The study doesn’t prove causation — it finds an association. Still, because the study involved students who did not show symptoms in the beginning, the results give some cause for concern, Leventhal says. “To have 10-ish percent [of the high frequency media users] have the occurrence of new symptoms is fairly high,” he says.

Starting the study with kids who did not have ADHD at baseline was “a smart choice.” notes Radesky. “It helps reduce the chicken and egg situation.”

One of the strengths of the study is that it included a large number of teens from a diverse backgrounds, because “sociodemographic diversity has been a limitation of prior studies on digital media,” she writes in the JAMA editorial.

While the study doesn’t show that all children are at risk of developing problems with attention and hyperactivity, “there is probably a sub-sample of kids who are more vulnerable,” notes Radesky.
For example, the study found that children with mental health problems were more likely to develop these symptoms.

“That’s important because those are the kids who are doing their emotional expression online,” says Radesky. “They might be getting into more drama online, getting into more cyber bullying. And that can definitely be dysregulating and affect your ability to focus on things.”

However, the study did have some limitations, she notes.

“There are other things changing over time that might explain the results you’re seeing,” she says. “In this case, they did not collect data on teenagers’ sleep. They didn’t have information on what the family dynamics were like at home, you know how involved were the parents? … How much media is being used at home by the parents?”

Previous studies have shown that social media use is associated with disturbed sleep, which could itself affect children’s ability to focus in school and that might manifest in ADHD-like symptoms.
Similarly, “the more parents are on their phone, the more teens are likely to be as well,” adds Radesky.

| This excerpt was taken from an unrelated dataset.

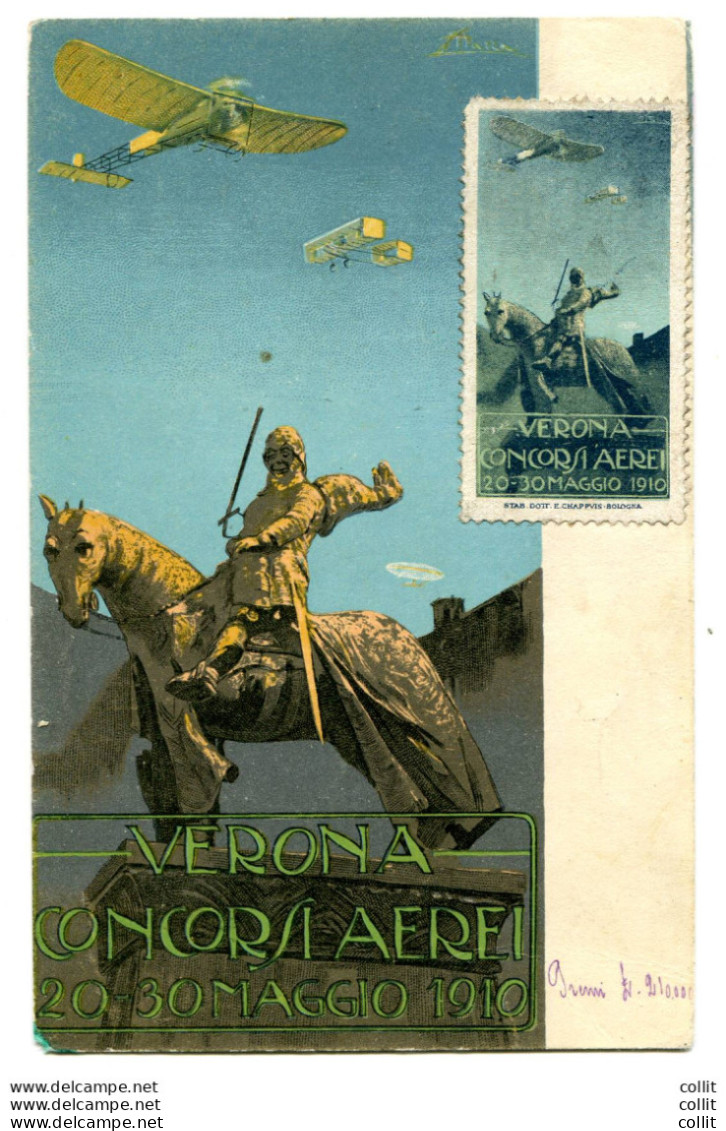 1910 Verona Concorsi Aerei - Cartolina E Erinnofilo Ufficiali - Marcophilie (Avions)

Radesky, who co-wrote the American Academy of Pediatrics’ media use guidelines, says that she recommends parents and their children pause and reflect on how they use media, so children can understand the benefits and pitfalls of their online habits.

“I’d really like teenagers to develop a sense of tech savviness … so they don’t all feel this pressure to be online constantly in order to feel social relevance or acceptance,” she says.